## GIVEN PASSAGE

Set up spark.driver.memory in hail0.2 via hailctl

Hi,

I tried:

hailctl dataproc start hail-test
–master-machine-type n1-highmem-8
–master-boot-disk-size 500
–num-workers 2
–worker-machine-type n1-highmem-16
–worker-boot-disk-size 500
–region europe-west1
–zone europe-west1-b
–max-idle 60m
–scopes cloud-platform
–properties “spark:spark.driver.extraJavaOptions=-Xss4M,spark:spark.executor.extraJavaOptions=-Xss4M,spark:spark.driver.memory=100g,spark:spark.driver.maxResultSize=100g,spark:spark.task.maxFailures=20,spark:spark.kryoserializer.buffer.max=2g”

But I noticed, when command run, it actually generate spark.driver.memory=41g

–properties=^|||^spark:spark.task.maxFailures=20|||spark:spark.driver.extraJavaOptions=-Xss4M|||spark:spark.ex
ecutor.extraJavaOptions=-Xss4M|||spark:spark.speculation=true|||hdfs:dfs.replication=1|||dataproc:dataproc.logging.
stackdriver.enable=false|||dataproc:dataproc.monitoring.stackdriver.enable=false|||spark:spark.driver.memory=41g|||
spark:spark.driver.maxResultSize=100g|||spark:spark.kryoserializer.buffer.max=2g
–initialization-actions=gs://hail-common/hailctl/dataproc/0.2.49/init_notebook.py \

However, my task aborted with error code 134, out-of-memory issue. (with 41g)

## ROWS
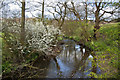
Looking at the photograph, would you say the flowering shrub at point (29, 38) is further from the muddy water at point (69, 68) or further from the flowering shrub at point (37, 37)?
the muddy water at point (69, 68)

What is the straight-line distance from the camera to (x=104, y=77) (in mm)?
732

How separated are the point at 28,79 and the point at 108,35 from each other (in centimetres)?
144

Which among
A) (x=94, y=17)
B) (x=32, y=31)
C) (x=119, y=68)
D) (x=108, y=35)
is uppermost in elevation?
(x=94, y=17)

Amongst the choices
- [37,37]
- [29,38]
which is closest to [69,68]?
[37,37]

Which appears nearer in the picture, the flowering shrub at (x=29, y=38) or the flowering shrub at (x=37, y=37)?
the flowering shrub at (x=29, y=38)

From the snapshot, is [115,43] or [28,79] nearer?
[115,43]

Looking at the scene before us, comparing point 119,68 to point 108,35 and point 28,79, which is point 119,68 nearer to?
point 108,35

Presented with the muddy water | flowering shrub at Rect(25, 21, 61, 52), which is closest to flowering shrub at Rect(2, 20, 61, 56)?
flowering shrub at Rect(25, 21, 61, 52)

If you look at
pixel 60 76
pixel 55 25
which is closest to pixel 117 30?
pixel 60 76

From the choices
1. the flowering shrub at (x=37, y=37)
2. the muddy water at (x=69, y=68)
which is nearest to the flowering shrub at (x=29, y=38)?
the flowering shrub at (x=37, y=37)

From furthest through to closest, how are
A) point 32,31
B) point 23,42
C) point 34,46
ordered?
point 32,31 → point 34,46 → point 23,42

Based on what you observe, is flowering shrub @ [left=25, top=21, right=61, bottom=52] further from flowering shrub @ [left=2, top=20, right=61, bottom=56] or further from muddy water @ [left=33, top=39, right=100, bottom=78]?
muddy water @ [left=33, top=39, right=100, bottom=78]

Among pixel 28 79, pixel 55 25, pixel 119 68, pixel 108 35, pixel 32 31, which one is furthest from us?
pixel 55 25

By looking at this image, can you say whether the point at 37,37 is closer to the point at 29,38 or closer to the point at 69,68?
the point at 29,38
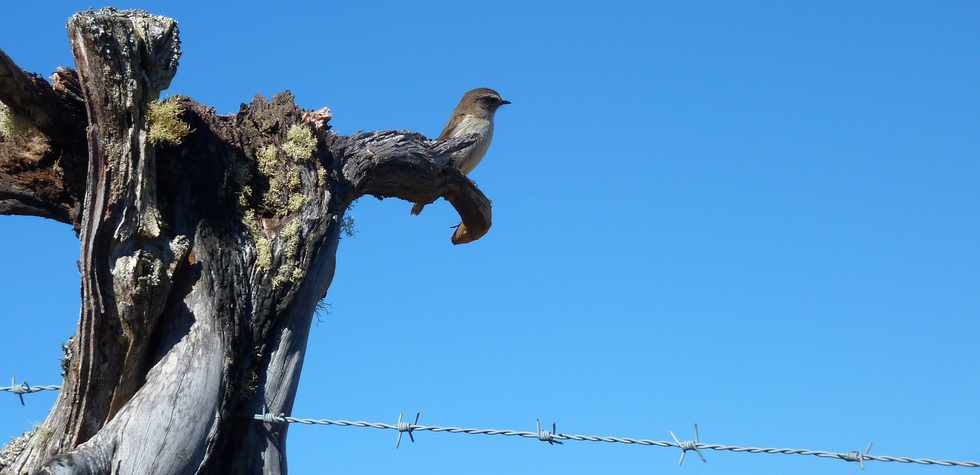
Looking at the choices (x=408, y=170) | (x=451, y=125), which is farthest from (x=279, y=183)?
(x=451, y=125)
* * *
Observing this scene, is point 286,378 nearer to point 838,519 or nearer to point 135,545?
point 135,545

## THE REQUEST
Copy the stretch of the hailctl post from "But I noticed, when" through "issue. (with 41g)", switching "aborted" to "failed".

## EXERCISE OUTPUT
But I noticed, when command run, it actually generate spark.driver.memory=41g

–properties=^|||^spark:spark.task.maxFailures=20|||spark:spark.driver.extraJavaOptions=-Xss4M|||spark:spark.ex
ecutor.extraJavaOptions=-Xss4M|||spark:spark.speculation=true|||hdfs:dfs.replication=1|||dataproc:dataproc.logging.
stackdriver.enable=false|||dataproc:dataproc.monitoring.stackdriver.enable=false|||spark:spark.driver.memory=41g|||
spark:spark.driver.maxResultSize=100g|||spark:spark.kryoserializer.buffer.max=2g
–initialization-actions=gs://hail-common/hailctl/dataproc/0.2.49/init_notebook.py \

However, my task failed with error code 134, out-of-memory issue. (with 41g)